Alternative splicing of RNA is the key mechanism by which a single gene codes for multiple functionally diverse proteins. Several studies established compromised RNA homeostasis (splicing errors) and identified previously unknown class of exons, ‘cryptic’ exons, in RNA transcripts. These cryptic exons are often associated with various neurological disorders and cancers. Genome-wise detection of cryptic splice sites can facilitate a comprehensive understanding of the underlying disease mechanisms and develop therapeutic strategies. CrypSplice can effectively quantify and evaluate cryptic splicing patterns from RNASeq data using a beta‐binomial distribution model. CrypSplice, revealed extensive cryptic slicing in Amyotrophic lateral sclerosis and Spinocerebellar ataxia models.

ModelMatcher


Researchers at the Jan and Dan Duncan Neurological Research Institute (Duncan NRI) at Texas Children’s Hospital have created and launched ModelMatcher, a new virtual global networking/matchmaking platform designed to facilitate and enhance the pace of preclinical discovery and therapeutic development for numerous new and existing genetic disorders. ModelMatcher is the brainchild of Duncan NRI investigators and Baylor College of Medicine faculty, Dr. Shinya Yamamoto and Dr. Zhandong Liu. Dr. Yamamoto is a fruit fly biologist, and Dr. Liu is a computational biologist.
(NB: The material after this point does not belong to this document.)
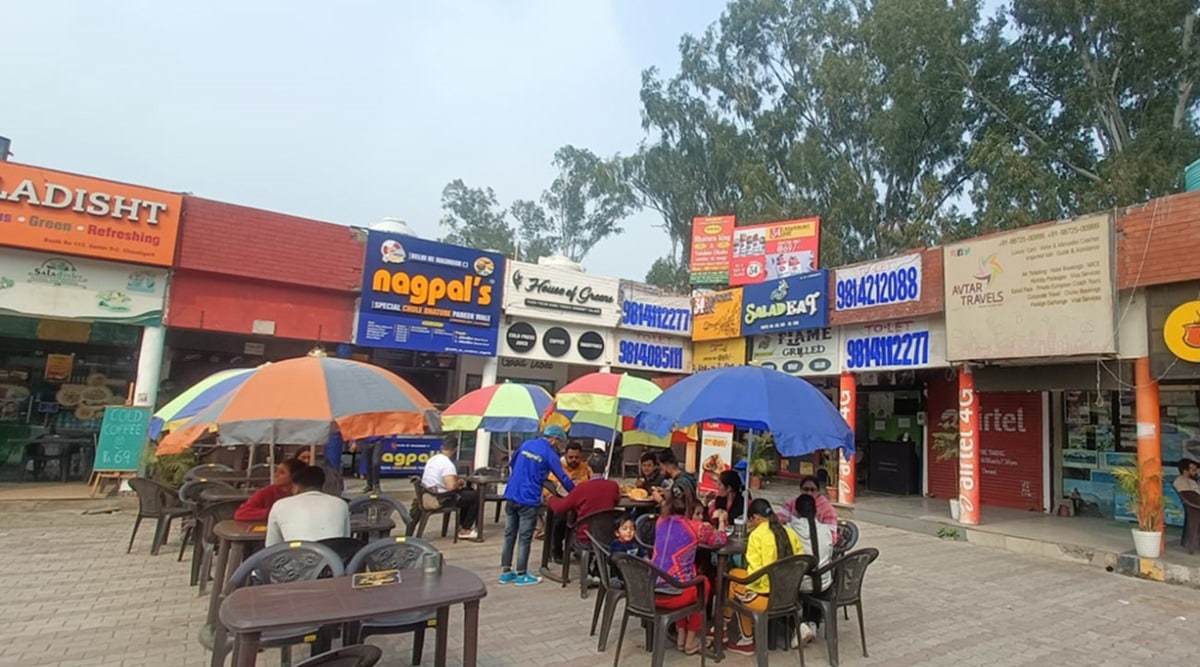 Treats from the street Chandigarh food hub in Sector 9 offers unique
Their teams, including Duncan NRI and Baylor graduate student, Michael Harnish, and staff programmers Lucian Liu and Seon Young Kim, created ModelMatcher as a common online space where diverse stakeholders could come together to connect, interact, generate new ideas, innovate and share discoveries with the common goal of improving the lives of patients and families.

Aminode


A user-friendly web tool, developed by Dr. Marco Sardiello’s team, for the routine and rapid inference of evolutionarily constrained regions (ECRs), hallmark for the sites of critical importance for a protein’s structure or function. Aminode is pre-loaded with the results of the analysis of the whole human proteome compared with proteomes from 62 additional vertebrate species. The profiles of the relative rates of amino acid substitution and ECR maps of human proteins can be searched and downloaded from Aminode website.

CRISPRcloud


A user-friendly, cloud-based, data analysis pipeline that was co-developed by researchers in the laboratories of Drs. Zhandong Liu and Huda Zoghbi, for the deconvolution of pooled CRISPR screening datasets. This tool serves a dual purpose of extracting, clustering and analyzing raw next generation sequencing files derived from pooled screening experiments and presents them in a user-friendly way on a secure web-based platform.

MARRVEL


A publicly available website, co-developed by Dr. Hugo Bellen’s team and researchers in the Undiagnosed Disease Network, that integrates information from six human genetic databases and seven model organism databases. For any given variant or gene, MARRVEL curates information from model organism-specific databases to concurrently display a concise summary regarding the human gene homologs in budding and fission yeast, worm, fly, fish, mouse, and rat on a single webpage.